* start READING PASSAGE *
Acts 24:9. And the Jews also assented, saying that these things were so. The rendering of the better authenticated reading, συνεπε ́ θεντο instead of συνε ́ θεντο , would be: ‘And the Jews also assailed him (or them);’ that is, they joined their voices to their advocate’s in his charges against Paul, and probably against Claudius Lysias also, bearing their testimony to the truth of the facts as alleged in court by Tertullus.
Paul’s Defence against the Sanhedrim’s Accusation before Felix; Procurator Judæa, 10-21.
Acts 24:10. Then Paul, after that the governor had beckoned unto him to speak, answered. Paul’s defence was a strange contrast to the lying flatteries and the distorted accusations which made up the speech of the Sanhedrim advocate Tertullus. He prefaces his masterly address by a few graceful, well-chosen words of courtesy to the Roman official presiding over the court, in which he simply expresses his contentment at having to defend himself before a judge who had had such ample opportunities of making himself acquainted with the condition of the Jewish nation and its varied schools of thought: in the present instance, he added, the task of the judge would be an easy one; for only twelve days had elapsed since he, Paul, had arrived at Jerusalem as a pilgrim, and in that time he had certainly engaged in no dispute ox argument which could possibly stir up sedition. The prisoner then passed to the second charge, the being a ‘Nazarene ringleader.’ He certainly did belong to that sect, but he worshipped no strange Gods. His God was the God of his fathers; his creed, the creed of the great bulk of the Jewish nation, a religion acknowledged and sanctioned by Roman law the central point of which creed was the belief in the resurrection of the dead, in which belief, surely, his accusers shared.
From this he turned to the third and last charge pressed against him, ‘the profanation of the temple,’ Far from having profaned that sacred house, his very object in coming to Jerusalem was, after distributing the alms he had collected in far lands for the poor of his people, to perform certain holy rites enjoined on pilgrims in connection with the temple; and it was in the carrying of these out in the temple, that some foreign Jews from Asia seized him and accused him of profanity. Where were these men who had brought such strange meaningless charges against him? Surely they ought to have been present in person. If they, the real accusers, however, have for some unknown reason not chosen to present themselves, let these, pointing to the Sanhedrim representatives, say plainly what evil they have found me doing or saying, except that one assertion of mine respecting the resurrection of the dead.
Forasmuch as I know that thou hast been of many years a judge unto this nation. We know Felix had been procurator since A.D. 51-52; he had therefore been ‘judge’ now six or seven years, a comparatively long period at a time when these higher magistrates were changed and shifted so constantly. It is, however, probable that he had held office among the Jewish people for even a much longer time, for Tacitus speaks of him as governor of Samaria when Cumanus was Procurator of Judæa. If this were the case, it would give him some four years more experience of Jewish manners and customs.
* end READING PASSAGE *
* start LISTING *
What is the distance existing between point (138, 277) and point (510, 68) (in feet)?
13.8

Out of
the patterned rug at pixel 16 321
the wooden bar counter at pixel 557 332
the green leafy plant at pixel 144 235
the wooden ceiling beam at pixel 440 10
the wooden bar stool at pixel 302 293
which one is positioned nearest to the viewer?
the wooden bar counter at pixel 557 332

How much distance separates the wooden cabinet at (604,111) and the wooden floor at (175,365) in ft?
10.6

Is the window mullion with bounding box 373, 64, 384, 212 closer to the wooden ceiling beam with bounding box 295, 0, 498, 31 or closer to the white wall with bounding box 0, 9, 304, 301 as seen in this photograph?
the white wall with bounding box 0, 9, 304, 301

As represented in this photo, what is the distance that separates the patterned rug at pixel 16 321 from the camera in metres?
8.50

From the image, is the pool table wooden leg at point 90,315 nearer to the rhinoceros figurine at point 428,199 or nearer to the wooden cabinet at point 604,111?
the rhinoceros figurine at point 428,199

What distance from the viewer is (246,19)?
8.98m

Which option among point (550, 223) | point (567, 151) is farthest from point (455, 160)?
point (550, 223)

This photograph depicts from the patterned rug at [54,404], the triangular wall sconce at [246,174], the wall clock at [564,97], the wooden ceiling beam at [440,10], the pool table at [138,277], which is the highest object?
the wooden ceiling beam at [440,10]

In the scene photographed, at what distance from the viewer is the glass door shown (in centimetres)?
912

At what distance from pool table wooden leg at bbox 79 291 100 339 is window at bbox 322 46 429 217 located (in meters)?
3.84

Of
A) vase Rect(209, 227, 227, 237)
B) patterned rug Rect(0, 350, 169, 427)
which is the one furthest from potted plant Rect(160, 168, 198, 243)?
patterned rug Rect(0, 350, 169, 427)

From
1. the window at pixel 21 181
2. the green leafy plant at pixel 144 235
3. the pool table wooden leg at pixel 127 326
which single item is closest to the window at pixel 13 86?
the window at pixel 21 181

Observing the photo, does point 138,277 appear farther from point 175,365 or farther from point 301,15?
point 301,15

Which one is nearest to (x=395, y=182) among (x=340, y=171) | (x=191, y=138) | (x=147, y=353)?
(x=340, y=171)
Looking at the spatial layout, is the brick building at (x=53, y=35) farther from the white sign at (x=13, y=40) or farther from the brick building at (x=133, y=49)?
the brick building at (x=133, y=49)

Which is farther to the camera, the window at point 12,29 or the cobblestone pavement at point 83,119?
* end LISTING *
§ **EXERCISE REQUIREMENTS**
[A] Answer these from the commentary on Acts 24:
(i) According to Paul's defence, how many days had passed since he arrived at Jerusalem?
(ii) Who seized Paul in the temple and accused him of profanity?
(iii) Since what year had Felix been procurator?
[B] In the commentary on Acts 24, why is it thought probable that Felix had dealt with the Jewish people for even longer than his years as procurator?
[C] Write the next part of the commentary on Acts 24, picking up after its final sentence.

§ **ANSWERS FOR THE EXERCISE**
[A]
(i) Twelve days.
(ii) Some foreign Jews from Asia.
(iii) Since A.D. 51-52.

[B] Tacitus speaks of Felix as governor of Samaria while Cumanus was Procurator of Judæa. If that was so, Felix would have had about four more years of experience with Jewish manners and customs.

[C]
I do the more cheerfully answer for myself. Paul felt at least his judge had had, during his long years of office, ample opportunities of becoming acquainted with the character of the leaders of the Jews, with their jealousies and narrowness, and with the peculiarities of the people generally. Possibly, too, in the background the apostle felt that Felix knew something, from his long residence in the province, of the Christians, and of their harmless, blameless lives; and how unlikely it was that one of their leaders should ever wish to stir up sedition.
Acts 24:11. Because that thou mayest understand, that there are yet. But twelve days since I went up to Jerusalem for to worship. The ‘twelve days’ are best reckoned thus:
1st Day. Arrival at Jerusalem; meeting with James, the Lord’s brother, the head of the Christian Church at Jerusalem.
2d Day. Levitical purification, and first visit to the temple as a Nazarite pilgrim.
3d, 4th, 5th, 6th, 7th Days. The period of the Nazarite ceremonies and offerings, closed with the attack on Paul by Asian pilgrims, and his subsequent arrest by Claudius Lysias.
8th Day. The apostle is arraigned before the Sanhedrim.
9th Day. In the castle of Antonia; the assassination plot; Paul leaves Jerusalem for Cæsarea, guarded by the military escort.
10th Day. The party arrives at Antipatris.
11th Day. The prisoner is delivered over to Felix in Cæsarea.
12th Day. At Cæsarea; in the judgment hall of Herod.
13th Day. Paul appears before the court of Felix.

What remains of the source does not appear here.